Of the material below, only the lines from the line containing "http://lor-med.ru;" down to the line containing "elkészítését (szerkesztés-modellezés, szériázás), megtanulják" belong in the answer, written out exactly.
##### Records provided #####
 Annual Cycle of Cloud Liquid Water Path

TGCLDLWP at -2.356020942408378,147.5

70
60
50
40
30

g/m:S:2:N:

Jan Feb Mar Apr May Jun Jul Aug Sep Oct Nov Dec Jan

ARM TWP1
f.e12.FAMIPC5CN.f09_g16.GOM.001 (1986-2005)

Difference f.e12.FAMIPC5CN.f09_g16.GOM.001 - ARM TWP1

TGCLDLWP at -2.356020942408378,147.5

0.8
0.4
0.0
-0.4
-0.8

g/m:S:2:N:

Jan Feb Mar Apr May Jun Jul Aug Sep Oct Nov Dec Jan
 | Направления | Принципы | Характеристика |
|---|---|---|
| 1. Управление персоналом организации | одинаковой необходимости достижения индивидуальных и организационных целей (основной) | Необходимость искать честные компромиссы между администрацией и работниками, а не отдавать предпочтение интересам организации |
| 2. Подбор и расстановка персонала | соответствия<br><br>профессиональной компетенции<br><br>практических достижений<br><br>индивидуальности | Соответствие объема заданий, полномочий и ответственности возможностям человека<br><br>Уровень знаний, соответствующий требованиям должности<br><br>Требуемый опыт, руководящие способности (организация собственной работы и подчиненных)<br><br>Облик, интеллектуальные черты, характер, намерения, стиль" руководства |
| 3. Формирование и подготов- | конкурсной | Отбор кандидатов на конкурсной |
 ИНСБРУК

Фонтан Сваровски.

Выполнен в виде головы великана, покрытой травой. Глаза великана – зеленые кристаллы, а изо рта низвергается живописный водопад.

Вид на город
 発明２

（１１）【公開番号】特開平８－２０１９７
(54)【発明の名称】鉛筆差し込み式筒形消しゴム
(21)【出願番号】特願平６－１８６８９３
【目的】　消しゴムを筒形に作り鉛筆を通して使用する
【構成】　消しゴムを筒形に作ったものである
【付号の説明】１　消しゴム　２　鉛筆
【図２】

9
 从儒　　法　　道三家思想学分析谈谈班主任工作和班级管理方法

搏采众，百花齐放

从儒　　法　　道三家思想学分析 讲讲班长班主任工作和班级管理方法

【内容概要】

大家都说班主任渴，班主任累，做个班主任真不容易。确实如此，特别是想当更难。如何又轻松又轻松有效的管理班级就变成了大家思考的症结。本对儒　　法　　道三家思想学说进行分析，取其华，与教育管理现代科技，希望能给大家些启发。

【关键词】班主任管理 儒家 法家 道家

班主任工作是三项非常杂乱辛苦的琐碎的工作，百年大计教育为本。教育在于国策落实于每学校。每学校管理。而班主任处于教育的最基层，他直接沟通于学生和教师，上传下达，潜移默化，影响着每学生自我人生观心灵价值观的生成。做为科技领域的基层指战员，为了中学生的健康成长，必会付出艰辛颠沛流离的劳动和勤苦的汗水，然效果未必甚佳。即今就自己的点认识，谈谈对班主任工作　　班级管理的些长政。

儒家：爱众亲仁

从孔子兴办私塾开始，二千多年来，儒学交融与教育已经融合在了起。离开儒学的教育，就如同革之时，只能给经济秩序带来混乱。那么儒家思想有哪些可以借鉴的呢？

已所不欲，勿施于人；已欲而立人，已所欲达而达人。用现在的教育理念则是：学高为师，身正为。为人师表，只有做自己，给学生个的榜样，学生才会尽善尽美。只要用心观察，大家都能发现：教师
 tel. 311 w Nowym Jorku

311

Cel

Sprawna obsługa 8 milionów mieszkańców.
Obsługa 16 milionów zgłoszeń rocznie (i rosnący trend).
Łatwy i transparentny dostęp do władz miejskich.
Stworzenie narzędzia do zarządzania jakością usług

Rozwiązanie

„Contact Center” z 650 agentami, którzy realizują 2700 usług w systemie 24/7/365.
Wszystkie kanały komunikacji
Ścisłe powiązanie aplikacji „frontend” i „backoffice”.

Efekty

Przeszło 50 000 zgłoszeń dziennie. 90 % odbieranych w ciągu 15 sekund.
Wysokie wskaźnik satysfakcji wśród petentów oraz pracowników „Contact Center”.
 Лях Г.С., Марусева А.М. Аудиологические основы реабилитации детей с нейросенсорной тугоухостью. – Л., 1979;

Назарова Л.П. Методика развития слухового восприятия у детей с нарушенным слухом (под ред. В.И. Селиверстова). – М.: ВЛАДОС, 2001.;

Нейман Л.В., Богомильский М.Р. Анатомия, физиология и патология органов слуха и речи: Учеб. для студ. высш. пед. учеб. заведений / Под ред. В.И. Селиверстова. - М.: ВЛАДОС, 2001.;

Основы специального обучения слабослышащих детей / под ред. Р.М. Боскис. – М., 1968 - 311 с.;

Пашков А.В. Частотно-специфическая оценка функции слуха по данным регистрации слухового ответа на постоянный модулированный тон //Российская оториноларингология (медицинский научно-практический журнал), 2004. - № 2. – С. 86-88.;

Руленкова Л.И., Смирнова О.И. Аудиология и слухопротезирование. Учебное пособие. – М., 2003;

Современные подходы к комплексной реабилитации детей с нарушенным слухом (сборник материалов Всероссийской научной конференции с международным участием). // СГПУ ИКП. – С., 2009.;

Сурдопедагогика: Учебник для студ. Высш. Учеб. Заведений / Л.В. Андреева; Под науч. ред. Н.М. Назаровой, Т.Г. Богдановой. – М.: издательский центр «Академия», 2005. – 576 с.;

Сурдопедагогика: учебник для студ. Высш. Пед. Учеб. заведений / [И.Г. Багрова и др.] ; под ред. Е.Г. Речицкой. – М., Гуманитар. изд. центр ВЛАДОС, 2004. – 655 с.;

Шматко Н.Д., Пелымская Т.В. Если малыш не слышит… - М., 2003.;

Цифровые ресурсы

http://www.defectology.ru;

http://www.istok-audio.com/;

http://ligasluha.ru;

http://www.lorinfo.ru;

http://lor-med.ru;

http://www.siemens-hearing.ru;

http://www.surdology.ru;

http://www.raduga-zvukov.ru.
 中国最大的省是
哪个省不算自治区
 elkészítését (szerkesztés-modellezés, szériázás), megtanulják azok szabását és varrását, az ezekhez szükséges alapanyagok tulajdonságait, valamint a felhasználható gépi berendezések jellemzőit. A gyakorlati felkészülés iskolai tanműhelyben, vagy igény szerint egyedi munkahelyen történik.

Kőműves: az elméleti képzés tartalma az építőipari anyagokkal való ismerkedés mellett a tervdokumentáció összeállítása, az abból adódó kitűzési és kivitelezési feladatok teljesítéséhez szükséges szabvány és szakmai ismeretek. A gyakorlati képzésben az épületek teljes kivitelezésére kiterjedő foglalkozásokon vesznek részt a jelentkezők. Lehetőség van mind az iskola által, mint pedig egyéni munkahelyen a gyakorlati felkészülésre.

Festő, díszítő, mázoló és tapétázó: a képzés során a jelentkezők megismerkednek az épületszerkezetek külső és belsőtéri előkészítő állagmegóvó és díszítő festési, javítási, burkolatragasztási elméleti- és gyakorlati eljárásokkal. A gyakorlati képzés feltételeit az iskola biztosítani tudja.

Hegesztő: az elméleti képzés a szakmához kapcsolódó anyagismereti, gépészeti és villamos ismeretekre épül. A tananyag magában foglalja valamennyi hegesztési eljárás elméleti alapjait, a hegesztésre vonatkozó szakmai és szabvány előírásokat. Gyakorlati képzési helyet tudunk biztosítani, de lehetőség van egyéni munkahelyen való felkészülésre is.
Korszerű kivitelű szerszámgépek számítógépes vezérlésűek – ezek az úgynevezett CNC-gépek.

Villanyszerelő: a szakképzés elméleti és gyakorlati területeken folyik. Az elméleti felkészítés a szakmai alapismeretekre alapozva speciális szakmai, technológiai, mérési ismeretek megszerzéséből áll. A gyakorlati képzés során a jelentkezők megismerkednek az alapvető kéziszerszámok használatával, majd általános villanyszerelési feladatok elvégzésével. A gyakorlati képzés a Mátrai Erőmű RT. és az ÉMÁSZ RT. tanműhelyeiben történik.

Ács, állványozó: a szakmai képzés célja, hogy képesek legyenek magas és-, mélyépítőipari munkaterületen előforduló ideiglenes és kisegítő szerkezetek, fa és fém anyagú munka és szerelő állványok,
#####
* **Solution for this exercise**:
http://lor-med.ru;

http://www.siemens-hearing.ru;

http://www.surdology.ru;

http://www.raduga-zvukov.ru.
 中国最大的省是
哪个省不算自治区
 elkészítését (szerkesztés-modellezés, szériázás), megtanulják azok szabását és varrását, az ezekhez szükséges alapanyagok tulajdonságait, valamint a felhasználható gépi berendezések jellemzőit. A gyakorlati felkészülés iskolai tanműhelyben, vagy igény szerint egyedi munkahelyen történik.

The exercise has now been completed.